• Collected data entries
□ □ □

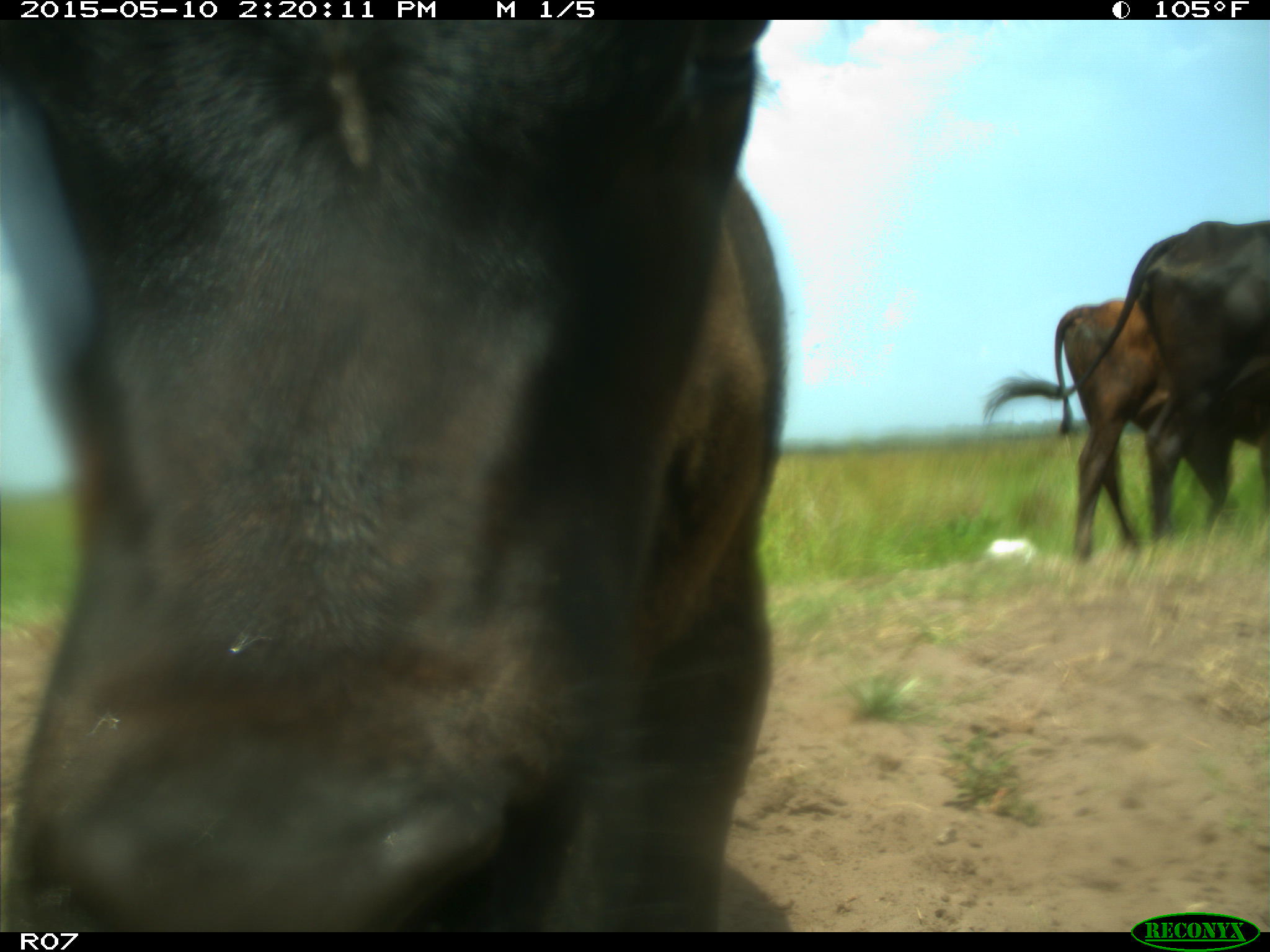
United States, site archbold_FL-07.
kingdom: Animalia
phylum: Chordata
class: Mammalia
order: Artiodactyla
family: Bovidae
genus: Bos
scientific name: Bos taurus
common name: domestic cow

□ □ □

• Work item
From the line containing "kingdom: Animalia" through the last line of the entries above, print each line exactly as it stands.

• Task result
kingdom: Animalia
phylum: Chordata
class: Mammalia
order: Artiodactyla
family: Bovidae
genus: Bos
scientific name: Bos taurus
common name: domestic cow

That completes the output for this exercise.